Consumers don’t like restricted choice. Timing is everything.
‘The political problem is that seniors would be notified of these premium spikes shortly before the election. Thus the Centers for Medicare and Medicaid did damage control last week. CMS usually announces preliminary Part D premiums in July. Not this year. Instead, CMS unveiled a “demonstration project” that would impose “a year-over-year increase limit of $35” for premiums while boosting payments to insurers.
‘CMS gave insurers until Monday to sign up. Medicare demonstration projects are supposed to test new payment approaches on a small scale before CMS implements them more broadly. That’s not what CMS is doing. Instead, the agency is revising Democrats’ handiwork to mitigate the political harm before the election.’
The Constitution and Your Cellphone Bill
Did Congress intend to delegate its taxation powers to private corporations?
Because that seems wrong, I think.
‘“In the Telecommunications Act of 1996,” Judge Andrew Oldham writes in Consumers’ Research v. FCC, “Congress delegated its taxing power to the Federal Communications Commission. FCC then subdelegated the taxing power to a private corporation. That private corporation, in turn, relied on for-profit telecommunications companies to determine how much American citizens would be forced to pay.” The majority says this subcontracting of Congressional power violates the Constitution.’
Google loses massive antitrust case over search, will appeal ruling
The payments Google made to the large browser companies like Apple seem to be compensation for keeping their mouths shut. Google was already a monopoly, natural or not. Even if Google paid nothing and people were given the choice of default search engine, Google would still be dominant, in all likelihood.

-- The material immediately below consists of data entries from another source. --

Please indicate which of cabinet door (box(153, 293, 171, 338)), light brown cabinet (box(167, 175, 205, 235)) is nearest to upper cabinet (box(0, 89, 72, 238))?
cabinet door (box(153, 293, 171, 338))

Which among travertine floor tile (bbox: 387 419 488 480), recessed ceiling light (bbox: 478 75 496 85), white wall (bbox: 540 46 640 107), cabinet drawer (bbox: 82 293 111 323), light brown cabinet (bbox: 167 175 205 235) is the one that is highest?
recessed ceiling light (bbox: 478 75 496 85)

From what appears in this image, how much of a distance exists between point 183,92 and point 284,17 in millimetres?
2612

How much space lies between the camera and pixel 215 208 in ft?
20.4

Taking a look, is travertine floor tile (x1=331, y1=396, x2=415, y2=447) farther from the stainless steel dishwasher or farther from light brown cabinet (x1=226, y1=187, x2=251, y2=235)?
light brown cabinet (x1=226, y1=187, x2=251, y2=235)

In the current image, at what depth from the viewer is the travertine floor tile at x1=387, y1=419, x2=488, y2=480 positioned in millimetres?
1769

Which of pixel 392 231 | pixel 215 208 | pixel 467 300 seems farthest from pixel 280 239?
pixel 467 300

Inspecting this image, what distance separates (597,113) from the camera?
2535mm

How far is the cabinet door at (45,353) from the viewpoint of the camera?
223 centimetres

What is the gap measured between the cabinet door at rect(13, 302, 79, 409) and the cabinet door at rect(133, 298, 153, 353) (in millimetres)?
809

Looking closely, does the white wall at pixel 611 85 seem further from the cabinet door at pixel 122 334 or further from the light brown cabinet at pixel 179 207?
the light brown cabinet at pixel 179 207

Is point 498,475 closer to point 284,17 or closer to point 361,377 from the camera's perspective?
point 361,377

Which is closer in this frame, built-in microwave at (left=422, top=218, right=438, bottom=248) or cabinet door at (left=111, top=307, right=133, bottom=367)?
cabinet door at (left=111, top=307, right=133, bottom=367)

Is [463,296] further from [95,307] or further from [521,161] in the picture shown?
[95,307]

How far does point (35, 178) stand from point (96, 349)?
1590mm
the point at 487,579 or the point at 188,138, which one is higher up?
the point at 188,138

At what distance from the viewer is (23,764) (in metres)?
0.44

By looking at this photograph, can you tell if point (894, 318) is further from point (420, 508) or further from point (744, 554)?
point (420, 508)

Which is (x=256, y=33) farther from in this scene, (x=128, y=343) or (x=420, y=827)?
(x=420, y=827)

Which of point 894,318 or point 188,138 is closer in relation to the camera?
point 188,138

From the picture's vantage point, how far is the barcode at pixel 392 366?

The payments were likely unnecessary.
Let’s say Google, for other reasons, was forced to split up. The tsunami of free cash flow that Google generates dilutes capital allocation discipline. So, forcing them to get out of those different businesses (perhaps with the exception of YouTube) would be good for the company.
Did Google really lose?
‘Mehta said that Google abused its monopoly power over the search business in part by paying companies like Apple to present its search engine as the default choice on their devices and web browsers. The Justice Department and states filed the antitrust suit against Google in 2020, which kicked off in court in September 2023.’